Huge demographic gaps: On Eclipse, African/Caucasian males reached 93–95%, while females (CF/AAF) only reached 65–74%. A gap of over 30% exists—without balanced assessment, evaluations would be dominated by Caucasian male samples and overestimate generalization.
"Cheating" is difficult: The authors argue that even if attribute patterns are injected into the algorithm, the multi-classification training paradigm would cause performance drops on other sets. Furthermore, attributes like {heavy beard, extreme exposure, identical twins} rarely appear in mainstream training sets, making targeted "score-chasing" difficult.

Highlights & Insights¶

Paradigm Shift in Difficulty Sources: Moving from "image corruption" to "selecting natural but extreme semantic pairings" proves that high-quality images can still create difficulty exceeding degradation-type benchmarks—a strong counter-example for the "noise is necessary for difficulty" community.
Reusable Goldilocks Rules: Capping occurrences, balancing demographics, and fold-identity disjointness constitute a set of "test set hygiene" principles independent of specific attributes, which can be migrated to any LFW-protocol face (or general verification) benchmark.
Counter-intuitive role of "Occurrence \(\le 6\)": Limiting repetition is actually the key knob for controlling difficulty—unlimited repetition allows a few extremely difficult samples to dominate the evaluation, making it too hard to provide differentiation.
Engineering Cleverness in Variable Isolation: Hadrian suppresses exposure while Eclipse suppresses beards, making the two sets clean single-attribute controls for each other, which helps in attributing exactly where "the model failed."
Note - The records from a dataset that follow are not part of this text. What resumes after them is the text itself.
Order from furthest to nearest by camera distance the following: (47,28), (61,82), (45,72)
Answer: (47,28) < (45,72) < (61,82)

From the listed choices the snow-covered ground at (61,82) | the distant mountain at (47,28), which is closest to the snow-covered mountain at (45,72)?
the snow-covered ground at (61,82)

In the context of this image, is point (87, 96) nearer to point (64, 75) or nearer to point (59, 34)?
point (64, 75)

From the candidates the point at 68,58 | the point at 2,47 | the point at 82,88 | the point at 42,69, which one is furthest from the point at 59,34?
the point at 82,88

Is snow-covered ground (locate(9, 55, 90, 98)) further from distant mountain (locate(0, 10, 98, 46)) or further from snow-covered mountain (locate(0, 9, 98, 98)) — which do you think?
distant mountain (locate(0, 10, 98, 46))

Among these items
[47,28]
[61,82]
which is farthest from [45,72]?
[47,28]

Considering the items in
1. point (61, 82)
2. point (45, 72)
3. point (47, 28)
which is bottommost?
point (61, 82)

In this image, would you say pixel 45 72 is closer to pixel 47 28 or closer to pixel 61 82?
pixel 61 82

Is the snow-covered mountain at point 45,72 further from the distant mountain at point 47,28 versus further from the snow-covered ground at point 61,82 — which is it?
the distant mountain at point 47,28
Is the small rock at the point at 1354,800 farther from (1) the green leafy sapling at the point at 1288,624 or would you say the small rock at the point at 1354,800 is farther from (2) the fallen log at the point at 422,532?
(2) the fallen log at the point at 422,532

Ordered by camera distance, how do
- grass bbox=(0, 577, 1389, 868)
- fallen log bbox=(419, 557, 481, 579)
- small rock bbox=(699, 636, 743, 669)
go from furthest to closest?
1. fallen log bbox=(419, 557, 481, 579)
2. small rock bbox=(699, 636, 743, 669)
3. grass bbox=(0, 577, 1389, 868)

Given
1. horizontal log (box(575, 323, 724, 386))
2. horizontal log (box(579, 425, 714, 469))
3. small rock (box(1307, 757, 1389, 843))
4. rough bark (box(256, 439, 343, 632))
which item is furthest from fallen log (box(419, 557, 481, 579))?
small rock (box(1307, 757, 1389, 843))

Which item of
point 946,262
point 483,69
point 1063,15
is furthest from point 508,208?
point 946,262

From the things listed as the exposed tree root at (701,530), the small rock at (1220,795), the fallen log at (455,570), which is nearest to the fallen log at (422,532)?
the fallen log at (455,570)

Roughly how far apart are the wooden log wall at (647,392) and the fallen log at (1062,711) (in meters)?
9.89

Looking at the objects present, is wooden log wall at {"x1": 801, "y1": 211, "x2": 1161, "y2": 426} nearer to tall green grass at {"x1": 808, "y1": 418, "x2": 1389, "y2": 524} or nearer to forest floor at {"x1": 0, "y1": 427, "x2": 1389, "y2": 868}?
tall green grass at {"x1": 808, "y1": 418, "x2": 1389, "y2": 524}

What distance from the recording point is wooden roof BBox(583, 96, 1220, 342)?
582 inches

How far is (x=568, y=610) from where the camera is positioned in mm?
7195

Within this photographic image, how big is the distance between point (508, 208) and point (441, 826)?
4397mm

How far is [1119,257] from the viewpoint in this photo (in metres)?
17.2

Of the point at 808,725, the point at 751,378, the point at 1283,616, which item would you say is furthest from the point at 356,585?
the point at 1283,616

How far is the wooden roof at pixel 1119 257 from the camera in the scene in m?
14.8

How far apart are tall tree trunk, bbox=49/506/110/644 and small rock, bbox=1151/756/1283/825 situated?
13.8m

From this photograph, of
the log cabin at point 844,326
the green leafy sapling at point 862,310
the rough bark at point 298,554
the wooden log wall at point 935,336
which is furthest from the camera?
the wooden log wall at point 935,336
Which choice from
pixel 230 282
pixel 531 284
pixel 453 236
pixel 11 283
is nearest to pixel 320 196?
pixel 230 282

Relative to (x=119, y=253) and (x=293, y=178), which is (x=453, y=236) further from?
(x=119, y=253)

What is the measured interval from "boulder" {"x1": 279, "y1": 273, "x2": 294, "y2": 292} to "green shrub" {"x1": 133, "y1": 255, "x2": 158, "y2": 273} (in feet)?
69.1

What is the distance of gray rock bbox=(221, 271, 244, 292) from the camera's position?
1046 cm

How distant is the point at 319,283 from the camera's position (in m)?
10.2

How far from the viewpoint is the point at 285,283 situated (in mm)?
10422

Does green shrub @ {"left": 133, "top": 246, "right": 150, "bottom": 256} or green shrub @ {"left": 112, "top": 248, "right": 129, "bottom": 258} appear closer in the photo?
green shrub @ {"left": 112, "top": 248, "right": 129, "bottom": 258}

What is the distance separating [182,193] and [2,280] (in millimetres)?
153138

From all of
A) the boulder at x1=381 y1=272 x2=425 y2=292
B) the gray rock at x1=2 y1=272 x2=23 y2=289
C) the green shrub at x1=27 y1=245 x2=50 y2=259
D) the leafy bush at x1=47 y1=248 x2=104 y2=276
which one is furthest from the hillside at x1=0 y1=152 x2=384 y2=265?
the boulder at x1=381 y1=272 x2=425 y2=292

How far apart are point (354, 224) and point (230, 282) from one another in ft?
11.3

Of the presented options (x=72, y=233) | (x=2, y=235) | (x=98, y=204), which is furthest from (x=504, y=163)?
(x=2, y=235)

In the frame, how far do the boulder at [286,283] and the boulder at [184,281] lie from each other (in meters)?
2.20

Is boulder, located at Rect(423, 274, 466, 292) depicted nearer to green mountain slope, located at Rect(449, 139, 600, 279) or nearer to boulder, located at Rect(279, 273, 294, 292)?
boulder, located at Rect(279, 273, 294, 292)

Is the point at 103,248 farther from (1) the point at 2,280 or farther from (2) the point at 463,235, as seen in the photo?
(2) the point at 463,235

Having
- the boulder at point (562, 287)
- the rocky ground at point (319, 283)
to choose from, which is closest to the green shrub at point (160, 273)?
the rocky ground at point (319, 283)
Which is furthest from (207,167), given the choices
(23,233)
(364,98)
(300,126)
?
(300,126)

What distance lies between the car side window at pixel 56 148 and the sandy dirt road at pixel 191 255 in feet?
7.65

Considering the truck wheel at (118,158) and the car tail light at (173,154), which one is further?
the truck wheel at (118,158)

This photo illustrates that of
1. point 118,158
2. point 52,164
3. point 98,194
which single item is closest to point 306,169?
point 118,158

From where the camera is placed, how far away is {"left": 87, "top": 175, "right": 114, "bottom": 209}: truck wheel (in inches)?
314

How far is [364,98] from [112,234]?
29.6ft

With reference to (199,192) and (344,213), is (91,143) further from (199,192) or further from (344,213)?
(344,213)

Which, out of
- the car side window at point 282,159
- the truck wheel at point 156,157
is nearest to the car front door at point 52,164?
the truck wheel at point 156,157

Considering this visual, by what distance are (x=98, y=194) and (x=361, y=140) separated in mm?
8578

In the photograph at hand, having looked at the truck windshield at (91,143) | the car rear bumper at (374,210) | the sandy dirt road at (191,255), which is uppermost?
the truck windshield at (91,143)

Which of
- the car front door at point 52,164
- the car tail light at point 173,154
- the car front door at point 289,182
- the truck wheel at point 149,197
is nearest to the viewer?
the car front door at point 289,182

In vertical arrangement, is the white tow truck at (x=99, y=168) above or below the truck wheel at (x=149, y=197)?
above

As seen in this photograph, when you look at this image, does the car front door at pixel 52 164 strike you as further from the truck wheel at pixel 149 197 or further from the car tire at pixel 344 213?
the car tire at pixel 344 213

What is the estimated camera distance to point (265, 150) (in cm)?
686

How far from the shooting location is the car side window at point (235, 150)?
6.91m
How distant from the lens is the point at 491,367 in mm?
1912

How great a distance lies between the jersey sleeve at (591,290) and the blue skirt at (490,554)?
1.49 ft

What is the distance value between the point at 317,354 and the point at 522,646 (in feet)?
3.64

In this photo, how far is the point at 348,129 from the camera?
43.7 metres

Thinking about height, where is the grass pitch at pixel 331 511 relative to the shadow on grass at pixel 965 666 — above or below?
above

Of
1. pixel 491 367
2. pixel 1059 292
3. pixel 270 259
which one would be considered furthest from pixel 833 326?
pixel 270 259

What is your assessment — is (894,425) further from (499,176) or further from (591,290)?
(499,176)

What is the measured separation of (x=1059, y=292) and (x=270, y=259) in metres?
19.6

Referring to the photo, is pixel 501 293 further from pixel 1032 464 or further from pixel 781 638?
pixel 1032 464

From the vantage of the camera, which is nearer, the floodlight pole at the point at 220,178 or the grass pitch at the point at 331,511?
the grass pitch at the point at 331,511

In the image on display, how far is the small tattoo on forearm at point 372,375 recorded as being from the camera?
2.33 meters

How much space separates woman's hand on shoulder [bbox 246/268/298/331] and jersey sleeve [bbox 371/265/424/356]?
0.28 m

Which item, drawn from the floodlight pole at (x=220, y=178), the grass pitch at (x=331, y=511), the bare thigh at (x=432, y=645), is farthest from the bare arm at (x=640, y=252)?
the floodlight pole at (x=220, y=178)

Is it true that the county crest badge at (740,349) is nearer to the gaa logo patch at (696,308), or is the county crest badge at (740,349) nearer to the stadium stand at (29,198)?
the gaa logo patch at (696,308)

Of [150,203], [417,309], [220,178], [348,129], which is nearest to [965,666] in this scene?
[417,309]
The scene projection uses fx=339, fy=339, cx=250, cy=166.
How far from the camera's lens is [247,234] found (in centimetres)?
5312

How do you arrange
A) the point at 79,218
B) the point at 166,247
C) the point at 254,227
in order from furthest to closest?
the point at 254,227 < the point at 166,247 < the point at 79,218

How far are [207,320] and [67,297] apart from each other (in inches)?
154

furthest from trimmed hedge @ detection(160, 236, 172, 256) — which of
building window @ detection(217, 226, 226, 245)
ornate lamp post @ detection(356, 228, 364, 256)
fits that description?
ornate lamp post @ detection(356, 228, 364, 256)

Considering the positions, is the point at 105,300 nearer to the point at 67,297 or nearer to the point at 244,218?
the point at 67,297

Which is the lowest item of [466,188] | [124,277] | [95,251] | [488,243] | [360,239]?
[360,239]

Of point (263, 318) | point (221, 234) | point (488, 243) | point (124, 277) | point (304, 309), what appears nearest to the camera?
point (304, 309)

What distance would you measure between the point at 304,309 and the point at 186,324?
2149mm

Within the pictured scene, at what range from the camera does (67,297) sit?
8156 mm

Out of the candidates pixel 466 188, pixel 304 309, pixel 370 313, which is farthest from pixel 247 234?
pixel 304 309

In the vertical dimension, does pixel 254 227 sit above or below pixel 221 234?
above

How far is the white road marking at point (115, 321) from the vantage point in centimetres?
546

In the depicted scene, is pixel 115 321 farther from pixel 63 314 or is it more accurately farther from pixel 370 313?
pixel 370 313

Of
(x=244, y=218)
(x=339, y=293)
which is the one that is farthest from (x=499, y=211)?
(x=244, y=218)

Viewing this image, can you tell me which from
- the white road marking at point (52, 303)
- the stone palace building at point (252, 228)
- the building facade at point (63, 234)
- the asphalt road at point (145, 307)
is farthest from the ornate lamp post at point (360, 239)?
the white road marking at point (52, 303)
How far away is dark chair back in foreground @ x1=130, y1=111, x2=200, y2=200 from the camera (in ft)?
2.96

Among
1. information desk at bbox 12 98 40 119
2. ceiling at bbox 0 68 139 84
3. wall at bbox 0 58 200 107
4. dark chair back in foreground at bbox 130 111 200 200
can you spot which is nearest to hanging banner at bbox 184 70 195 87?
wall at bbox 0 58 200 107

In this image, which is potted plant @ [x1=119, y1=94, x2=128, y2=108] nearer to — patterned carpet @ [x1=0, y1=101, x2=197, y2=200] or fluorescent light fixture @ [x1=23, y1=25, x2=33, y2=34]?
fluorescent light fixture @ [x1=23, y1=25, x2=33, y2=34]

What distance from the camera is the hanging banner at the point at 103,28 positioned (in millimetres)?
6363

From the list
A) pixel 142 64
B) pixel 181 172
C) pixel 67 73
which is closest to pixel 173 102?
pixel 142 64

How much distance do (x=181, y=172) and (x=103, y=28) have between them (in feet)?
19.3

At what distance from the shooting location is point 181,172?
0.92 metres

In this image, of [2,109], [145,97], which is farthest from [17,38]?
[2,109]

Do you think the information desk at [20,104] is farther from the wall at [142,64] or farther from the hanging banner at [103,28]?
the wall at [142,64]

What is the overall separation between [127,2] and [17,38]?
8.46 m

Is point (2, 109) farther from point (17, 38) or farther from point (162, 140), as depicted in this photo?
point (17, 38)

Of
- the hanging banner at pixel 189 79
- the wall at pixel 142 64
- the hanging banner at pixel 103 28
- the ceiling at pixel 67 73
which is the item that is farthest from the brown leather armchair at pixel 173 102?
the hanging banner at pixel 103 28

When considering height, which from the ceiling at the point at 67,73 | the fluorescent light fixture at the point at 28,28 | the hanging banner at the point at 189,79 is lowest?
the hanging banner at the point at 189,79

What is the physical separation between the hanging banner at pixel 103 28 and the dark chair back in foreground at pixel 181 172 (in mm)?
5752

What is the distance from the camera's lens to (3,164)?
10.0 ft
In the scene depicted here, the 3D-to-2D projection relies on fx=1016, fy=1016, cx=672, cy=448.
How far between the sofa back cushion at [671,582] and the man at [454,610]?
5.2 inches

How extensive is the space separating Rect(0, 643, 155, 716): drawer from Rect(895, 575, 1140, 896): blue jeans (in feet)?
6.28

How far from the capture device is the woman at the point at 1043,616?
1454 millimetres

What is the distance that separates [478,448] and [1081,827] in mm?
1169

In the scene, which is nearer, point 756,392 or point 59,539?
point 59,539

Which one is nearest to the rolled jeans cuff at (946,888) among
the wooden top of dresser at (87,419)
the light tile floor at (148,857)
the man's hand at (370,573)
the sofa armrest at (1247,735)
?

Limitations & Future Work¶

Small Scale: 6,000 pairs is consistent with common test sets but much smaller than the IJB series, limiting generalization assessment. The authors use Goldilocks rules to mitigate this by including as many images/demographics as possible.
Hard to satisfy all rules for ND-Twins: Due to the scarcity of twin data, demographic balance could not be achieved, and fold-disjoint IDs were only partially satisfied (one ID across 9 folds).
⚠️ Low gain from Fold-Disjoint IDs: Ablations show identity leakage only affects accuracy by \(\sim\)0.1%. The authors' insistence on strict disjointness is more for design rigor than empirical necessity—this rule's practical value could be further re-evaluated.
Future Directions: Scaling up twin/relative data, extending Goldilocks rules to IJB-scale sets using the TAR@FAR protocol, and adding more natural attribute axes (e.g., makeup, accessories).

vs MLFW / XQLFW / TALFW (Degradation-based hard sets): These rely on masks, resolution drops, and adversarial noise. This paper uses natural attribute pairings, maintaining quality while exceeding their difficulty, better reflecting weaknesses in real deployments.
vs SLLFW / DoppelVer (Look-alike sets): These collect "doppelgängers," but models easily pass with 96%+, failing to reflect the true difficulty of twins. ND-Twins uses identical twins to push accuracy down to 71.57%, truly exposing the "look-alike" issue.
vs LFW Evaluation Protocol: Completely follows the LFW 10-fold cross-validation structure for comparability but fixes three design flaws overlooked by the LFW series (repeated samples, demographic imbalance, and cross-fold identity leakage).

Rating¶

Novelty: ⭐⭐⭐⭐ Paradigm shift in difficulty source + Goldilocks rules provide clear innovation, though it is a benchmark rather than a new model.
Experimental Thoroughness: ⭐⭐⭐⭐⭐ 15 models across multiple sets plus four types of ablations (domain/fold/demographic/repetition) provide solid evidence.
Writing Quality: ⭐⭐⭐⭐ Construction process is clear, and the three sets follow a unified logic; some sampling numbers are slightly tedious.
Value: ⭐⭐⭐⭐⭐ Provides a high-difficulty, non-degraded benchmark + reusable test set hygiene standards, significantly meaningful for FR evaluation.